▶ [TASK INPUT]
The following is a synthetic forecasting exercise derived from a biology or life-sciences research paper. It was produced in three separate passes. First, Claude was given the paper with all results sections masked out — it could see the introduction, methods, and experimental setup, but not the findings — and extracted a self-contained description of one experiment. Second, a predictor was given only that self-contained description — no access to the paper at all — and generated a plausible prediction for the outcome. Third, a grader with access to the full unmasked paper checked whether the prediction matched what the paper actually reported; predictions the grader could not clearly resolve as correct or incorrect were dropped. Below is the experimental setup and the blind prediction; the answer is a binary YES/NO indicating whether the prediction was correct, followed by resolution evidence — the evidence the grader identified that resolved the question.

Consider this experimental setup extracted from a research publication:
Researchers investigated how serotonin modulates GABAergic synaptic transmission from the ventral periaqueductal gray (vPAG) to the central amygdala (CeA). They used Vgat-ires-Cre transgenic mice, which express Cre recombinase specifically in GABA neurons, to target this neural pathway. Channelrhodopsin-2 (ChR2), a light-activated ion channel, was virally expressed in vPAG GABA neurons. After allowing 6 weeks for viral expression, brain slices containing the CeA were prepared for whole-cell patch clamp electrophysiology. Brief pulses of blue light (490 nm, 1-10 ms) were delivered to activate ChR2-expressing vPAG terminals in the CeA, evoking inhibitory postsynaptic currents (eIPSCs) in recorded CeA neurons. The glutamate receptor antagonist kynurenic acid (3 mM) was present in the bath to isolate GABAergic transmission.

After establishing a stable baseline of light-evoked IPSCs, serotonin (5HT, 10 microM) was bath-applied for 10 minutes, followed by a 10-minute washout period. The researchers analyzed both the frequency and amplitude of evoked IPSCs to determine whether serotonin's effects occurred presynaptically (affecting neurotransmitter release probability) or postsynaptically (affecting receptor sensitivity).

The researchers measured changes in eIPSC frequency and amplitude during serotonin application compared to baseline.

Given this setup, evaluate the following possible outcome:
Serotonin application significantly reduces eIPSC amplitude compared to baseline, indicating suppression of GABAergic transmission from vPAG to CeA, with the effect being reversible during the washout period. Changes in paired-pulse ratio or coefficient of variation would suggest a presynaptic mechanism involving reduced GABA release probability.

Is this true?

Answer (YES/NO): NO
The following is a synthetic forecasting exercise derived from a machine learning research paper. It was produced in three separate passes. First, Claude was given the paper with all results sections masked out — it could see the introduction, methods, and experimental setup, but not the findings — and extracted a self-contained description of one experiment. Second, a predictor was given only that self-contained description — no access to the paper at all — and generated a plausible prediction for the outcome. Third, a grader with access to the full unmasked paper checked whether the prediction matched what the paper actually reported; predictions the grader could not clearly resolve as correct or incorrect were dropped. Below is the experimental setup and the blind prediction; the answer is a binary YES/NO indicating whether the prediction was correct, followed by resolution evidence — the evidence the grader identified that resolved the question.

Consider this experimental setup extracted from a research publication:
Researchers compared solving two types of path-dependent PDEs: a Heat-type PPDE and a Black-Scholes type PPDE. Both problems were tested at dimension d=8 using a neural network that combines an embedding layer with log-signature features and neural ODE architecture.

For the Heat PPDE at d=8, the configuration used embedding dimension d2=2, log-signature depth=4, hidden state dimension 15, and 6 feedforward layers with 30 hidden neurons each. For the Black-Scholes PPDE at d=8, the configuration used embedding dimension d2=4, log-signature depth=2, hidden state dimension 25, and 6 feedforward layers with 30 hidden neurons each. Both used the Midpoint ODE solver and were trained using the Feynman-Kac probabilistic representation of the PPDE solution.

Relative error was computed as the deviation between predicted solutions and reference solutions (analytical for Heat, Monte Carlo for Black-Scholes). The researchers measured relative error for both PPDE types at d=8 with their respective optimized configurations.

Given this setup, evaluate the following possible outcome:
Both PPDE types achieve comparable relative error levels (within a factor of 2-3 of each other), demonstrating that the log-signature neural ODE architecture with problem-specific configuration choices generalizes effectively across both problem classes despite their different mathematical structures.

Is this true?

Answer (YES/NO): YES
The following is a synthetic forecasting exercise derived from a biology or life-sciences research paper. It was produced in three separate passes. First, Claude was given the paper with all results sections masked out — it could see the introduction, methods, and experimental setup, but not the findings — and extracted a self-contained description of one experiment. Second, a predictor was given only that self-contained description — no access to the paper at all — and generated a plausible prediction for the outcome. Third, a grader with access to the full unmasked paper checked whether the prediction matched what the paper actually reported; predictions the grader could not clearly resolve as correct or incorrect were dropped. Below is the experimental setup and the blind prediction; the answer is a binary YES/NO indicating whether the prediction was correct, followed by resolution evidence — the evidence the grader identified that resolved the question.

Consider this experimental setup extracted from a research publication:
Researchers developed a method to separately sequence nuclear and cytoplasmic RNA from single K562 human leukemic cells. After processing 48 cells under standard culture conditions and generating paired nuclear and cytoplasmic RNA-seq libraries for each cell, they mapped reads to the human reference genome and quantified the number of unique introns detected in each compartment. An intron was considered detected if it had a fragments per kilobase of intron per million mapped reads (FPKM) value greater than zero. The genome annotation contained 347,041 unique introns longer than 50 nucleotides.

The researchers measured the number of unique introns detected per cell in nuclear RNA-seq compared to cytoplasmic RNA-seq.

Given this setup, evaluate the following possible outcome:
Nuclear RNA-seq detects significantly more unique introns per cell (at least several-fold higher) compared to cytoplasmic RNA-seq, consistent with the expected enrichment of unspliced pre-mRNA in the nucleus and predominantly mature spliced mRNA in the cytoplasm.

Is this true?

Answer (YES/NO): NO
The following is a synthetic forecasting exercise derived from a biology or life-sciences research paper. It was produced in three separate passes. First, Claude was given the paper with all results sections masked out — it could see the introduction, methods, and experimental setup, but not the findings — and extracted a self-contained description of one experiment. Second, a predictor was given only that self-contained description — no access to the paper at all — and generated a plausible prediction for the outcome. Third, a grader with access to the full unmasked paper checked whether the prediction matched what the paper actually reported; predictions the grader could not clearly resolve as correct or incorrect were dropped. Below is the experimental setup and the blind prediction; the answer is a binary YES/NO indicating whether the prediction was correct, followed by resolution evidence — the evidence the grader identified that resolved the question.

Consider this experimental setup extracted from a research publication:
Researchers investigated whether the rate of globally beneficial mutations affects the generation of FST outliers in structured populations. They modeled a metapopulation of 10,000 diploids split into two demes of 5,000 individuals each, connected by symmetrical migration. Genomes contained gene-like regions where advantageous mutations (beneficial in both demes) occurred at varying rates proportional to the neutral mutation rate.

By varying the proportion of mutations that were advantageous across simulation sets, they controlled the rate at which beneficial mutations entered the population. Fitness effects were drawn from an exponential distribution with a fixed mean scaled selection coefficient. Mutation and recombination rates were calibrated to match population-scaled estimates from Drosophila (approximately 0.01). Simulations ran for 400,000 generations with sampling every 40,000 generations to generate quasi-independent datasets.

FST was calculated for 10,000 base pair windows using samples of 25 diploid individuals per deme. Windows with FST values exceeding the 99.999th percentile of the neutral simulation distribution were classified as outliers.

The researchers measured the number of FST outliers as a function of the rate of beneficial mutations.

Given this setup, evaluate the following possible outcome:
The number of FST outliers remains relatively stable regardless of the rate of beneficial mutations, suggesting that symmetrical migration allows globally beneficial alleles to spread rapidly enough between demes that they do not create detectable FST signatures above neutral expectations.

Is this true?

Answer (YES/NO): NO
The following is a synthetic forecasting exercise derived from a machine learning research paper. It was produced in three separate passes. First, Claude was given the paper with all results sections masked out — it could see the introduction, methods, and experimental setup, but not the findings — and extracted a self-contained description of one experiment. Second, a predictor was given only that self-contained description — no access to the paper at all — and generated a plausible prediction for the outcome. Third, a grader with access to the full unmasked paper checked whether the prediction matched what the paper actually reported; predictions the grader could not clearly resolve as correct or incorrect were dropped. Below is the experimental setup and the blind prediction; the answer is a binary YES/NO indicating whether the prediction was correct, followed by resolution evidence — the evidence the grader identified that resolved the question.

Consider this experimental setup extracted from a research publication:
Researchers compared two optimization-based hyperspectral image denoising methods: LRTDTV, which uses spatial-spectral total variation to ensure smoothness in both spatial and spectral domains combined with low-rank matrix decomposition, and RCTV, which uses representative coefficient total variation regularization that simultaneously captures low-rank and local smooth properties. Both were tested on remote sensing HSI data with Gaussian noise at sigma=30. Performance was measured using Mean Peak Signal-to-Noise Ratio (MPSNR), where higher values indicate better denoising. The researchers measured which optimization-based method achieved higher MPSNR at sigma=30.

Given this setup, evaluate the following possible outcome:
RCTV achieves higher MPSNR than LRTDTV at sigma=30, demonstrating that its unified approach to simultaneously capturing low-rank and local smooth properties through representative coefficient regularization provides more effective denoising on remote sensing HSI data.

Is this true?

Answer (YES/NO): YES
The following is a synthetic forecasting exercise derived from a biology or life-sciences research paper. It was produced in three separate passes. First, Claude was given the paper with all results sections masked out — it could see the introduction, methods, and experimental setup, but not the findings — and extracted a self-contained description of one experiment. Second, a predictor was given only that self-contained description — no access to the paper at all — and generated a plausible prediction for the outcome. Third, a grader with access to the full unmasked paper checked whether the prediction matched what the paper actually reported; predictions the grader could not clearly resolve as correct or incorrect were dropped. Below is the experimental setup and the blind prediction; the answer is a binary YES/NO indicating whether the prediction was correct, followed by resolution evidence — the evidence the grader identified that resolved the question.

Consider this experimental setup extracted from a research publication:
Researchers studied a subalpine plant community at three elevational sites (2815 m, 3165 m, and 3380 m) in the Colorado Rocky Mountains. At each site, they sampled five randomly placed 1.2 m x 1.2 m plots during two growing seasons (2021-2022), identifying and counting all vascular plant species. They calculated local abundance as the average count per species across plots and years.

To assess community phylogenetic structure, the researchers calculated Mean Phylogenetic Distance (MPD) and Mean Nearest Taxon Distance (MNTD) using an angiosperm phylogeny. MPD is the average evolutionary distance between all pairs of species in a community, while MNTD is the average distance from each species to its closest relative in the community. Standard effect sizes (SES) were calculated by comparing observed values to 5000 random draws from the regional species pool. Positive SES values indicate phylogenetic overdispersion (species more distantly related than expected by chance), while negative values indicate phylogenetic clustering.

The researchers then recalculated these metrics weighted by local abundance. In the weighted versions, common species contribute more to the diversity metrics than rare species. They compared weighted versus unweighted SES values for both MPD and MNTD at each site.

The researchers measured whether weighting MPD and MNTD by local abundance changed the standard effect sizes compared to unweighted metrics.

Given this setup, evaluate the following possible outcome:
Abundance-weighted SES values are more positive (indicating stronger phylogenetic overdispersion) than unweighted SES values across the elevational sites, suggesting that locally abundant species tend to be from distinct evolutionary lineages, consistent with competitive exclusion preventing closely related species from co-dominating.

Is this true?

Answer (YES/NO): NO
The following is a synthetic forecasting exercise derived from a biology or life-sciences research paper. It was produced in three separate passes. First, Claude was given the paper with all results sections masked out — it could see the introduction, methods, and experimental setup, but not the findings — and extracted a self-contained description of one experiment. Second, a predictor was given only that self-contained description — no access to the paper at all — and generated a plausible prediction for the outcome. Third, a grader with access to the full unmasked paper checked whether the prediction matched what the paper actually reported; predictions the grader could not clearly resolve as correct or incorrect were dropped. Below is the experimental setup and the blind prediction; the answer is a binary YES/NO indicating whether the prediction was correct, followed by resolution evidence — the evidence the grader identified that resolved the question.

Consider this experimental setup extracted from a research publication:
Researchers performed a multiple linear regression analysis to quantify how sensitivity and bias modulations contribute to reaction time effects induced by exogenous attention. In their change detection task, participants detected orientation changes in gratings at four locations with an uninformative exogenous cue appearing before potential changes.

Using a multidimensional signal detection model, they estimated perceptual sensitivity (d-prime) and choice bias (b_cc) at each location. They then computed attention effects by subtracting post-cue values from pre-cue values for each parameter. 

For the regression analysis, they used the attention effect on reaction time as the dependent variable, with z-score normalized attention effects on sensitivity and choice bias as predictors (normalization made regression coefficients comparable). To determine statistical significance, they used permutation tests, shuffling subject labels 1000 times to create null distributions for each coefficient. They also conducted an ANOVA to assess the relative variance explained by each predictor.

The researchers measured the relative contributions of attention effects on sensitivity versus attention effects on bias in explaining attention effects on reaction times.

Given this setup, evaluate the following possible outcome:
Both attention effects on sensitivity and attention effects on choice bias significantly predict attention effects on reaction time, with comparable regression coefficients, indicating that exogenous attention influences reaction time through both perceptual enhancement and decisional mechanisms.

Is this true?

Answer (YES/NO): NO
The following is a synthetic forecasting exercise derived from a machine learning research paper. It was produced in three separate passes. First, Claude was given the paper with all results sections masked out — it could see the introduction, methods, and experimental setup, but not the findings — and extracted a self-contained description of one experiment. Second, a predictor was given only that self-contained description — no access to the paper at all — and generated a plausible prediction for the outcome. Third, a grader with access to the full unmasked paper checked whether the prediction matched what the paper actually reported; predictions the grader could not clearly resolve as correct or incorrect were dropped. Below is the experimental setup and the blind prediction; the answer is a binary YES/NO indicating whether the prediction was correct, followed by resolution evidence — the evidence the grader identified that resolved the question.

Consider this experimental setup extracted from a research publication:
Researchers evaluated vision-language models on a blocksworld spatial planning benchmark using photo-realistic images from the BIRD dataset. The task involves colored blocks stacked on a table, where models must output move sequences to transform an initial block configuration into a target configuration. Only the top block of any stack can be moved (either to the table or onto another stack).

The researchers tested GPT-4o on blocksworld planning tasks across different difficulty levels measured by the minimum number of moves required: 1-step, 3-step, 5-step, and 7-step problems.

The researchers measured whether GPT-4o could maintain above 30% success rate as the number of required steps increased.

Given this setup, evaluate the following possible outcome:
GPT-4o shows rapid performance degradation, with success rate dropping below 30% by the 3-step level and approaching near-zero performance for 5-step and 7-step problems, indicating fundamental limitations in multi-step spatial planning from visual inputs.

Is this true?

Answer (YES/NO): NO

▶ [PROBLEM STATEMENT]
From the line holding "GPT-4o shows rapid" down to the final line above, copy each line exactly, and leave out everything before it.

▶ [ANSWER TO THE EXERCISE]
GPT-4o shows rapid performance degradation, with success rate dropping below 30% by the 3-step level and approaching near-zero performance for 5-step and 7-step problems, indicating fundamental limitations in multi-step spatial planning from visual inputs.

Is this true?

Answer (YES/NO): NO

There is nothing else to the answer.